Stormy looked at her, and looked aside.
“Don’t get frightened, but Someone came for me in the workings. We must go and visit their prince, here.”
“We—”
“I, because I do the talking. And you, mistress. Since you own us. It’s because of the mirror lid, the smelting. Soporo swore no one would tell, but someone has. This prince will want to know where we got the silver from. And he’ll expect a share of it. So, he shall have it. It’s not so bad as it sounds. All will be well. But we have to go.”
She had heard, here and there in Elusion, conjecture that perhaps Hell’s prince was a bastard of King Draco’s (and so another half brother of her own.) Others said he was a bandit from across the River Chlav, under sentence of the gallows in the city.
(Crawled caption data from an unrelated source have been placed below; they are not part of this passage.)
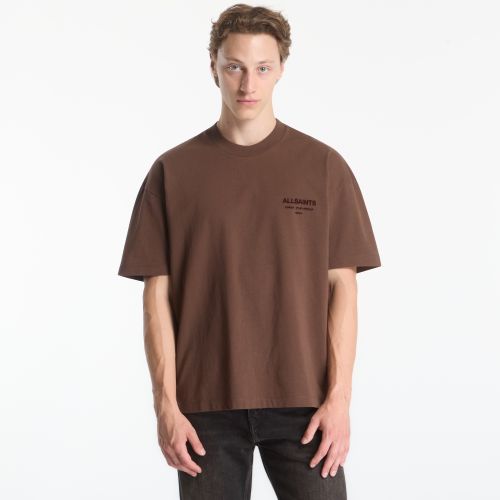 Maglietta Xander Ss Crew M - AllSaints - Modalova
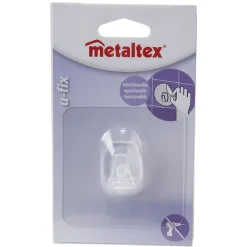 Crochet mural statique repositionnable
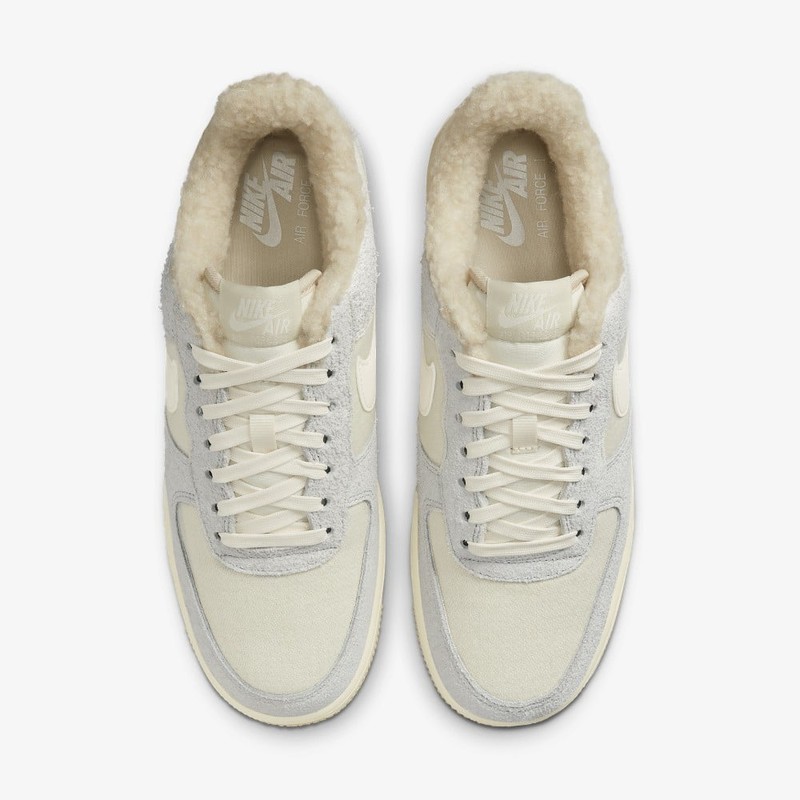 Nike sherpa cheap air force 1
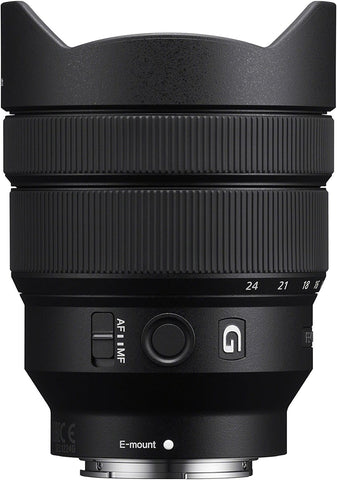 Sony FE 12-24mm f/4.0 G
This prince had less importance for Coira even than Tusaj. Who had ever been important? One. And now—now this one, limpingly striding at her side, the crown of his dark head just above her elbow.
Once she stumbled. The track was shale and stones and unidentifiable broken stuffs. Not halting his swagger-stagger gait, he reached out and steadied her. He was strong as a horse. Stronger than Cirpoz’s two ill-kept horses.
She wished she were not with him, and that they did not have to make this further journey together. Yet her blood leapt about. She felt alive and angry—angry as his name.